(TEXT SECTION)
Professor MacKay: Absolutely. I wanted to answer an earlier question from Mr Tredinnick. Resources are tight. We review the allocation of resources within the science and innovation team in DECC, and we think about how much effort we are spending on communication compared with all the other important priorities.
In terms of my own time, I have many priorities in my job, ensuring that good evidence is being used in DECC and we are quality-assuring our work and analysis. That is an extremely high priority for me. Public communication is part of my role as well. I do a lot of public engagement, including with local authorities. The British Energy Challenge involved me visiting 10 cities in partnership with local authorities to discuss climate change action, so I definitely feel I have a role as a public communicator. I am reviewing with my team right now how much time I spend on climate science. I feel very tempted to devote some time in the next couple of weeks to try to do some clear science communication about the basic science of climate change, so you can watch this space.
(End TEXT SECTION)
(INFORMATION SUPPLIED)
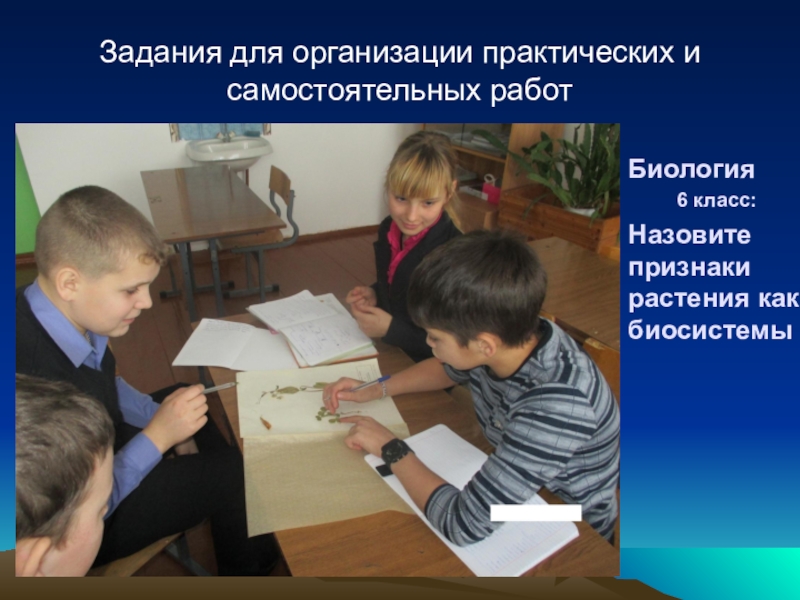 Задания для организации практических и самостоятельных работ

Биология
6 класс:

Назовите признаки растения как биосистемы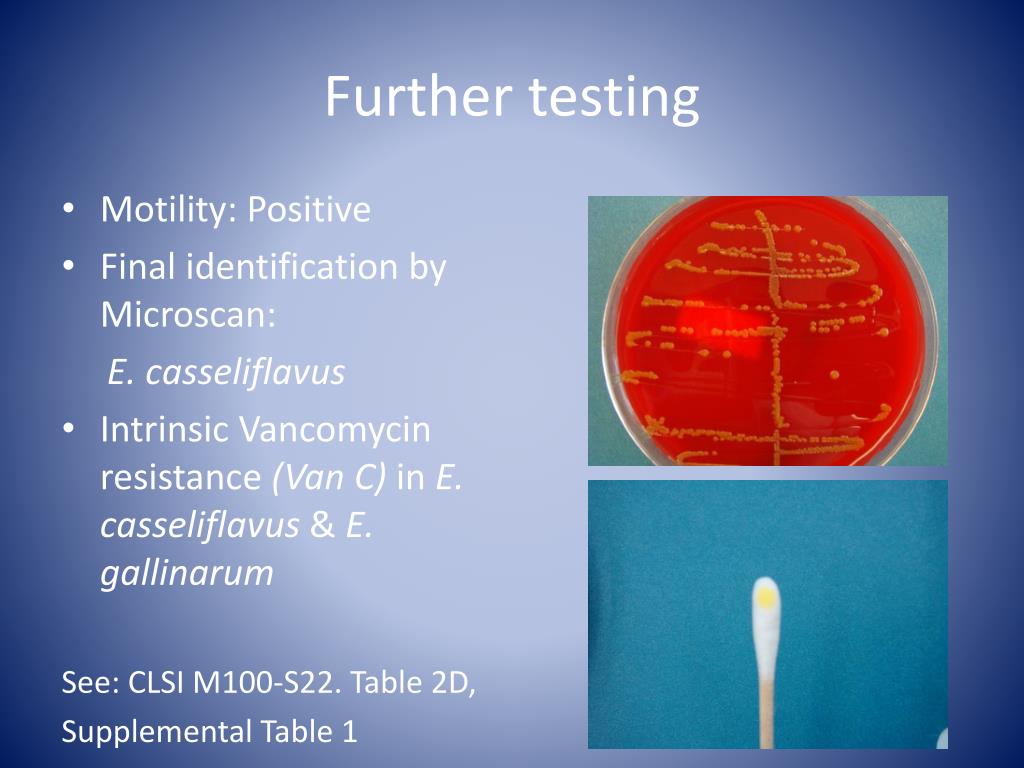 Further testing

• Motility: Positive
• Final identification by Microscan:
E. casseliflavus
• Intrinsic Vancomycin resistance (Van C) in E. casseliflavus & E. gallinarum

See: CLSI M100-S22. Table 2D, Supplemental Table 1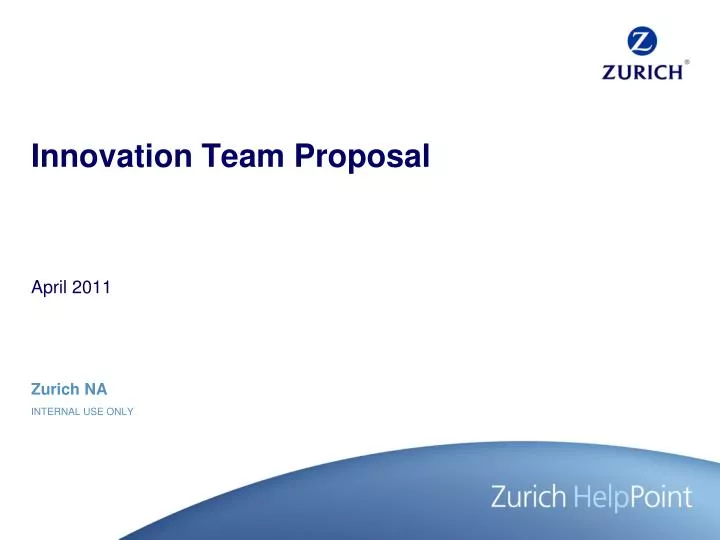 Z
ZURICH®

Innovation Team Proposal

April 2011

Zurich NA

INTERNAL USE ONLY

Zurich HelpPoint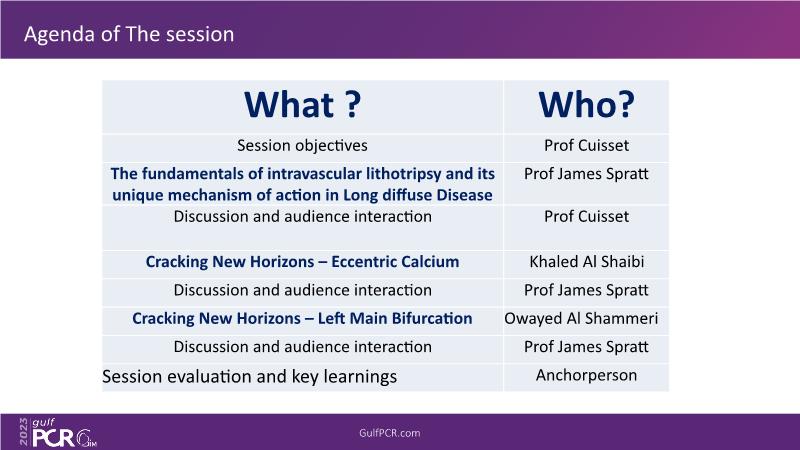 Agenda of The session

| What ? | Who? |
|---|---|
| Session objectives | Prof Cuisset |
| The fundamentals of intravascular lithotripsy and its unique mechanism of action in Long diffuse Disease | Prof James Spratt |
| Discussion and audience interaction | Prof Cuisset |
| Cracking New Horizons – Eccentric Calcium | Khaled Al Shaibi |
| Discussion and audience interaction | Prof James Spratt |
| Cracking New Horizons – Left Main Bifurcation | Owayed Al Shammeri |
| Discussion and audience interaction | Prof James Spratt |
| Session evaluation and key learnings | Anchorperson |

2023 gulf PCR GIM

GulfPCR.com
(End INFORMATION SUPPLIED)
> **WORK TASK 1**
From the MacKay testimony, list every proper name it contains (people, organizations, and programs), giving each only once.
> **WORK TASK 2**
Answer these questions from the MacKay testimony:
(a) How many cities did the British Energy Challenge involve visiting?
(b) The allocation of resources within which team is reviewed?
(c) In what time frame is the speaker tempted to do some clear science communication?
> **WORK TASK 3**
Carry the MacKay testimony forward from its final sentence.

> **TASK RESULT 1**
Professor MacKay, Mr Tredinnick, DECC, British Energy Challenge

> **TASK RESULT 2**
(a) 10 cities
(b) The science and innovation team in DECC
(c) The next couple of weeks

> **TASK RESULT 3**
Gregory Barker: In response to the point about misleading, inaccurate or downright wrong reports in the press particularly on the science, I am not happy with the way that DECC to date has handled the whole issue. In the past there has been a tendency to argue for right of reply or try to put in a piece from a Minister in the following week’s newspaper. It is not particularly fruitful to get into arguments or match assertion with assertion. Often, people do not read those pieces anyway, by which point the horse has bolted.
We have just appointed a new head of communications at DECC, who totally gets this, as does the new permanent secretary, Stephen Lovegrove. There is a need for us to be much more nimble and immediate in responding to factual errors, not to the arguments made by commentators or columnists, particularly in the weekend papers where it seems to be more prevalent, but we need to respond on the same day, or in the same news cycle, taking advantage of social media- particularly Twitter, for example-to identify not the arguments per se but the facts on which they are based. Quite often, facts are used selectively or inaccurately, or they are just downright wrong. Often, simply rebutting or correcting one or two facts in a few words in a tweet of less than 140 characters can be more effective than a right of reply two weeks later in an article buried in the back of a newspaper that people will not read. We need to get on the money in correcting factual inaccuracy.
Q378Graham Stringer: Lord Stern takes a different view and says that sceptics are just noise and should be treated as noise. Do you agree with that? While we are on Lord Stern, given your robust statement before on peer-reviewed papers, are you not embarrassed about quoting Lord Stern’s work, which is not peer-reviewed?
Gregory Barker: I have huge admiration for Nicholas Stern. He is one of a range of people to whom we listen carefully. I have never heard the allegation that his work is not peer-reviewed before.
Q379Graham Stringer: His report has not been peer-reviewed. It is not an allegation. We are dealing with facts; it is a fact.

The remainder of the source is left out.